[What is required] Could you extract, word for word, the part of the Petals discussion starting at "You can find" and ending at "data privacy guarantees)"?

[Passage]
- - -
I think this is reasonable if these computers have GPUs.

Training from scratch is slow because you need to synchronize all model weights/gradients on each step (though it's possible for somewhat smaller models with some optimizations).

In case of fine-tuning (especially prompt tuning), you train only a small percent of weights, so communication overhead is not that huge anymore. Still, this allows to adapt the LM to most downstream tasks.

A Petals client does not allow others to use your GPU by default, you need to explicitly run a Petals server (a separate program) for this.

In the Colab example, we only run the client, so its GPU can't be used by anyone besides the user directly running the notebook.

Sure!

Regarding offloading:

• Offloading is another method for running large LMs when you don't have the GPU memory to fit the entire model. Imagine you have an A100 GPU with 80 GB memory and want to generate text with BLOOM, a 70-block transformer model with ~2.5 GB of weights per block. For each token, offloading will load the first 1/3 of the model (~27 blocks) from RAM/SSD to your GPU memory, run a forward pass through them, then free the memory and load the next 2/3, and so on.

• The table shows that inference with offloading is very slow compared to Petals. That's because it involves copying hundreds GB of block weights to your GPU memory to generate every new token in a sequence.

• Even though Petals may send data to a server on a different continent over the Internet, it turns out that Petals is much faster since it just doesn't send much. It only sends activations, which are thousands times smaller than weights of one BLOOM block (and the weights are already loaded to a server's GPU).

Regarding "Petals on 3 physical servers" vs. "14 real servers":

• The first setup is artificial: we use 3 high-end servers staying in one room and simulate different latency/bandwidth restrictions for research purposes.
• The second setup is realistic: we use 14 different servers with customer-grade GPUs, spread across Europe and North America. So the GPUs are heterogeneous, latency may vary, we may have packet loss, etc.

Regarding "8 clients running simultaneously":

• Other rows measure the performance of a client if it uses a Petals swarm alone. This row shows how the performance degrades if we have 8 concurrent clients.

You can find these and other details of the experiments in our paper (the table I've sent is from its updated version that we didn't publish yet).

Not really: federated learning focuses on data privacy (and doesn't usually involve huge models), Petals focuses on making it possible to run a huge model without having much resources yourself (and doesn't give data privacy guarantees)
- - -
[Given records]
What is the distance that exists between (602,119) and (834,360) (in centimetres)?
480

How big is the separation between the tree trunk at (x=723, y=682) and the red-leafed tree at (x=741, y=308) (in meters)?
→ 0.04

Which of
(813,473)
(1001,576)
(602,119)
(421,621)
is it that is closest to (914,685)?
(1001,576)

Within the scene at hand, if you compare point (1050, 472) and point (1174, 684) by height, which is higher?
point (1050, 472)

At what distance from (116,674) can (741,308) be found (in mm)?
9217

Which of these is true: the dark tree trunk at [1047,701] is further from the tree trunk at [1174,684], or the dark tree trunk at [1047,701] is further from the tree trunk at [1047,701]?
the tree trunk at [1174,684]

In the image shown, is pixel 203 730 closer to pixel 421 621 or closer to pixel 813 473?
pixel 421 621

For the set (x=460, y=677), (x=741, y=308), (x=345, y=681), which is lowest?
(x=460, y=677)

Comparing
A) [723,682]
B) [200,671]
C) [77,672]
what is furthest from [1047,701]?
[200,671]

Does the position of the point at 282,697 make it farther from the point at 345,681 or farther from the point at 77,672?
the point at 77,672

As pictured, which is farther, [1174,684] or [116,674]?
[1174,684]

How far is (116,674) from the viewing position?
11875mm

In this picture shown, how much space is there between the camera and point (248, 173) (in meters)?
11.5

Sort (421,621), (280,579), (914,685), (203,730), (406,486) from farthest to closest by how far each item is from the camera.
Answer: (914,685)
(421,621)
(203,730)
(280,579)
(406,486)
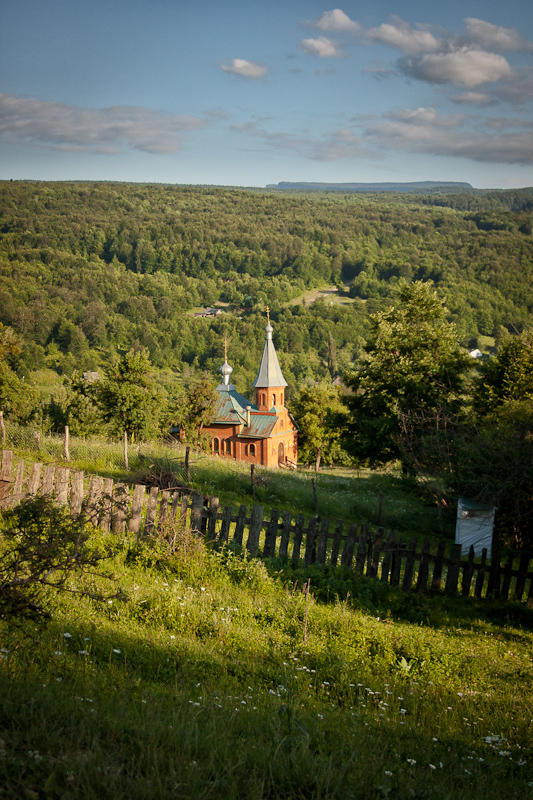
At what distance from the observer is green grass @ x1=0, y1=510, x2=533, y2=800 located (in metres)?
2.69

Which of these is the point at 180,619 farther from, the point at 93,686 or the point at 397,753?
the point at 397,753

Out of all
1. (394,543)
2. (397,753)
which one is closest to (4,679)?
(397,753)

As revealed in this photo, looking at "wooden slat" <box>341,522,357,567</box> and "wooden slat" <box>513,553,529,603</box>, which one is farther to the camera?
"wooden slat" <box>341,522,357,567</box>

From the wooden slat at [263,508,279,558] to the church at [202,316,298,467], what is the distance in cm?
3960

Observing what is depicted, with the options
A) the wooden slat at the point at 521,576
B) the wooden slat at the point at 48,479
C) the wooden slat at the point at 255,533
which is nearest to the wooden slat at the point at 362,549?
the wooden slat at the point at 255,533

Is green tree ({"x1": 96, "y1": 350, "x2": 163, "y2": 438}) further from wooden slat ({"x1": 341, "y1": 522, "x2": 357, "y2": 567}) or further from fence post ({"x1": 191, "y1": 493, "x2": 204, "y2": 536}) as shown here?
wooden slat ({"x1": 341, "y1": 522, "x2": 357, "y2": 567})

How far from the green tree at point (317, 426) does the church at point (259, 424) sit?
149 inches

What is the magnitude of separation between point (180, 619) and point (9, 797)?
10.4ft

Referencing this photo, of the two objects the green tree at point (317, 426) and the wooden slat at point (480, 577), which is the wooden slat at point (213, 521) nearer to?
the wooden slat at point (480, 577)

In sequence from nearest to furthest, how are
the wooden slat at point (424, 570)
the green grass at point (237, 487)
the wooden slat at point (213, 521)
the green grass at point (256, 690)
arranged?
1. the green grass at point (256, 690)
2. the wooden slat at point (424, 570)
3. the wooden slat at point (213, 521)
4. the green grass at point (237, 487)

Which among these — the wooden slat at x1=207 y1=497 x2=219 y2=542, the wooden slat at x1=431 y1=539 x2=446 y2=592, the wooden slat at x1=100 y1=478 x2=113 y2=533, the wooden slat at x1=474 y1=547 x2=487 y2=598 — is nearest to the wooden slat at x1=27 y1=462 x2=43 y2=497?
the wooden slat at x1=100 y1=478 x2=113 y2=533

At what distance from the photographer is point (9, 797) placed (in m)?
2.31

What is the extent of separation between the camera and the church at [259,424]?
48.4 meters

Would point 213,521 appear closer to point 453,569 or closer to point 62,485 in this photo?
point 62,485
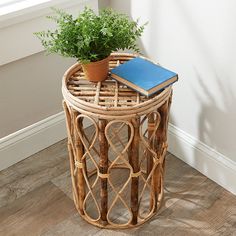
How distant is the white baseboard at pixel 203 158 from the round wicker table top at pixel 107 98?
45 centimetres

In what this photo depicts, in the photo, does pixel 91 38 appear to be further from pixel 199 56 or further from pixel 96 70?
pixel 199 56

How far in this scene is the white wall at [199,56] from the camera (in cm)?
171

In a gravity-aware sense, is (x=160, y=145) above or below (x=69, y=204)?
above

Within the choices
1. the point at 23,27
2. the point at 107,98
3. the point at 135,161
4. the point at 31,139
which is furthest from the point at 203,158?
the point at 23,27

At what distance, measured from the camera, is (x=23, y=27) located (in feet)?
6.20

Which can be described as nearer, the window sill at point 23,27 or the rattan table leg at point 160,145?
the rattan table leg at point 160,145

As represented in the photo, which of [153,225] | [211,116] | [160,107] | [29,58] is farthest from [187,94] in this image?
[29,58]

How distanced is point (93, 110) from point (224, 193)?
74 cm

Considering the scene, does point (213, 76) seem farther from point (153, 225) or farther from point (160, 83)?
point (153, 225)

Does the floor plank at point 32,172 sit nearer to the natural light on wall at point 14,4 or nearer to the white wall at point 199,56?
the white wall at point 199,56

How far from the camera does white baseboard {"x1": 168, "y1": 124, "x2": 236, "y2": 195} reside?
1916 mm

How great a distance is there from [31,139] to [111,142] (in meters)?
0.66

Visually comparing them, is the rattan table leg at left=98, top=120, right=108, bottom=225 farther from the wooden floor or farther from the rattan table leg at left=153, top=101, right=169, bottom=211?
the rattan table leg at left=153, top=101, right=169, bottom=211

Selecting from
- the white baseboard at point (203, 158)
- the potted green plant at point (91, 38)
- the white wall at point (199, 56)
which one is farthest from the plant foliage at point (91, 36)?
the white baseboard at point (203, 158)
- - -
[Final answer]
You can find these and other details of the experiments in our paper (the table I've sent is from its updated version that we didn't publish yet).

Not really: federated learning focuses on data privacy (and doesn't usually involve huge models), Petals focuses on making it possible to run a huge model without having much resources yourself (and doesn't give data privacy guarantees)